>> START
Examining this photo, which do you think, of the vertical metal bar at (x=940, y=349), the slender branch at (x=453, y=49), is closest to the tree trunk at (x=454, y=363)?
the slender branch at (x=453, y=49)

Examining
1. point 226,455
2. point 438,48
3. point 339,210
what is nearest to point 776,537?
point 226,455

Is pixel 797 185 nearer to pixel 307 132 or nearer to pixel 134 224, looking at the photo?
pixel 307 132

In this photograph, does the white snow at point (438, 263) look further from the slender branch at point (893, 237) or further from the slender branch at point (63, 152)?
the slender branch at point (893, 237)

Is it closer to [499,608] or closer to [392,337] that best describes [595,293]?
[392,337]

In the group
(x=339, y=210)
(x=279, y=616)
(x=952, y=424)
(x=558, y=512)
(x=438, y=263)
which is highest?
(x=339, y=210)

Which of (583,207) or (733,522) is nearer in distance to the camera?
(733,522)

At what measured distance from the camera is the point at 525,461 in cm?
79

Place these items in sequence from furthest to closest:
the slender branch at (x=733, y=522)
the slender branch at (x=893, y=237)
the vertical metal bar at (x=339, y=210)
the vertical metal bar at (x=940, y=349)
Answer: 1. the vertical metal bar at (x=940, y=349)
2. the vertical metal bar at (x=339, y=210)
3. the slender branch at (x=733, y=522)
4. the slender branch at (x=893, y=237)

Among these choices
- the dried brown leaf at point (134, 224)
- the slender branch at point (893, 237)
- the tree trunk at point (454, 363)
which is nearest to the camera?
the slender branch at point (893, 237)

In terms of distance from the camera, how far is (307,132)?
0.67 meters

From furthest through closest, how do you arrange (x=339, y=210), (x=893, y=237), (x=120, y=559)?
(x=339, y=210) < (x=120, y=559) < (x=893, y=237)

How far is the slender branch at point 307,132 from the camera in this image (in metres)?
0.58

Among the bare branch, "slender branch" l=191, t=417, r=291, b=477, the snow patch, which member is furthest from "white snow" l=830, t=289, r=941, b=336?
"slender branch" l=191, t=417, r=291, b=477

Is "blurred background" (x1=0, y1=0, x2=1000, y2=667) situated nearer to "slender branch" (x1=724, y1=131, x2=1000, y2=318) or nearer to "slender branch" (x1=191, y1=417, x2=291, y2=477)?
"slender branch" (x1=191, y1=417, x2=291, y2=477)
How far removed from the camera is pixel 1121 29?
>> END
Instructions for the task> Reproduce all of the records above verbatim, from the first line through the last.

Solution for this problem>
Examining this photo, which do you think, of the vertical metal bar at (x=940, y=349), the slender branch at (x=453, y=49), is closest to the tree trunk at (x=454, y=363)?
the slender branch at (x=453, y=49)

Examining
1. point 226,455
2. point 438,48
3. point 339,210
what is nearest to point 776,537?
point 226,455

Is pixel 797 185 nearer to pixel 307 132 or nearer to pixel 134 224, looking at the photo?
pixel 307 132

In this photograph, does the white snow at point (438, 263) look further from the slender branch at point (893, 237) or further from the slender branch at point (63, 152)?
the slender branch at point (893, 237)

Is it closer to [499,608] or closer to [392,337] that best describes [595,293]?
[392,337]

In the group
(x=339, y=210)
(x=279, y=616)
(x=952, y=424)
(x=558, y=512)
(x=438, y=263)
which is highest?
(x=339, y=210)

Which of (583,207) or (733,522) is nearer in distance to the camera?
(733,522)

At what measured distance from the camera is the point at 525,461 in cm?
79

Place these items in sequence from furthest to closest:
the slender branch at (x=733, y=522)
the slender branch at (x=893, y=237)
the vertical metal bar at (x=339, y=210)
the vertical metal bar at (x=940, y=349)
Answer: 1. the vertical metal bar at (x=940, y=349)
2. the vertical metal bar at (x=339, y=210)
3. the slender branch at (x=733, y=522)
4. the slender branch at (x=893, y=237)

Among these choices
- the dried brown leaf at point (134, 224)
- the slender branch at point (893, 237)
- the tree trunk at point (454, 363)
which is nearest to the camera?
the slender branch at point (893, 237)

In terms of distance from the camera, how far is (307,132)?
0.67 meters

From furthest through closest, how do you arrange (x=339, y=210), (x=893, y=237), (x=120, y=559)?
(x=339, y=210) < (x=120, y=559) < (x=893, y=237)

How far is the slender branch at point 307,132 from the camera in this image (in metres)?
0.58

Among the bare branch, "slender branch" l=191, t=417, r=291, b=477, the snow patch, which member is furthest from "white snow" l=830, t=289, r=941, b=336?
"slender branch" l=191, t=417, r=291, b=477

Is "blurred background" (x1=0, y1=0, x2=1000, y2=667) situated nearer to "slender branch" (x1=724, y1=131, x2=1000, y2=318) or nearer to "slender branch" (x1=191, y1=417, x2=291, y2=477)?
"slender branch" (x1=191, y1=417, x2=291, y2=477)
How far removed from the camera is pixel 1121 29?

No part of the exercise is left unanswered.